Text excerpt section start

Re: [systemd-devel] [PATCH] audit: Fix journal failing on unsupported audit in containers [was: journal: don't complain about audit socket errors in a container.]

2015-05-21 Thread Lennart Poettering
On Wed, 20.05.15 22:40, Martin Pitt (martin.p...@ubuntu.com) wrote:

 Hey Lennart,
 
 Lennart Poettering [2015-05-20 17:49 +0200]:
  Nope, ConditionSecurity=audit is only a simple boolean check that
  holds when audit is enabled at all. It doesn't tell you anything about
  the precise audit feature set of the kernel.
 
 Ah, thanks for the clarification.
 
  I have now conditionalized the unit on CAP_ADMIN_READ, which is the
  cap that you need to read the audit multicast stuff. You container
  manager hence should simply drop that cap fro, the cap set it passes
  and all should be good.
 
 Wonderful! Now it works perfectly in nspawn. (This needs to be fixed
 in unprivileged LXC containers, but that's not a systemd problem; I'll
 talk to LXC upstream about that).

Text excerpt section end

Required action:
Reproduce the systemd audit thread from "Re: [systemd-devel] [PATCH]" up to and including "for the clarification.", replacing "simple boolean check" with "plain yes-or-no check". The listing after this comes from a separate source unrelated to the systemd audit thread.

Raw data section start

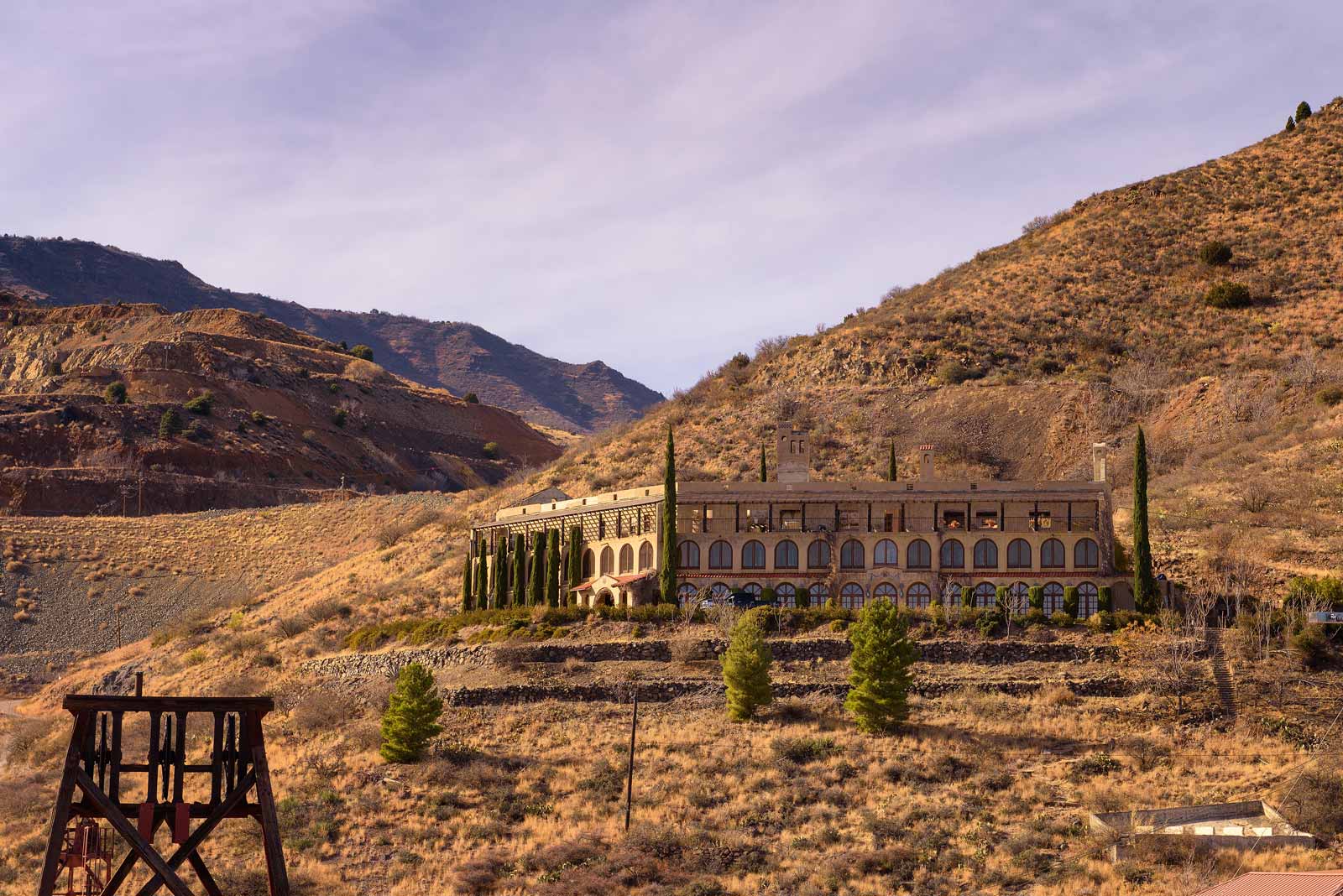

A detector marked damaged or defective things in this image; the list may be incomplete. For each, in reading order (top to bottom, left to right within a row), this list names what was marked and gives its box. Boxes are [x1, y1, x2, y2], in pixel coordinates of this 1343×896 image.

rusty metal headframe [39, 697, 289, 896]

Raw data section end

Exercise result:
Re: [systemd-devel] [PATCH] audit: Fix journal failing on unsupported audit in containers [was: journal: don't complain about audit socket errors in a container.]

2015-05-21 Thread Lennart Poettering
On Wed, 20.05.15 22:40, Martin Pitt (martin.p...@ubuntu.com) wrote:

 Hey Lennart,
 
 Lennart Poettering [2015-05-20 17:49 +0200]:
  Nope, ConditionSecurity=audit is only a plain yes-or-no check that
  holds when audit is enabled at all. It doesn't tell you anything about
  the precise audit feature set of the kernel.
 
 Ah, thanks for the clarification.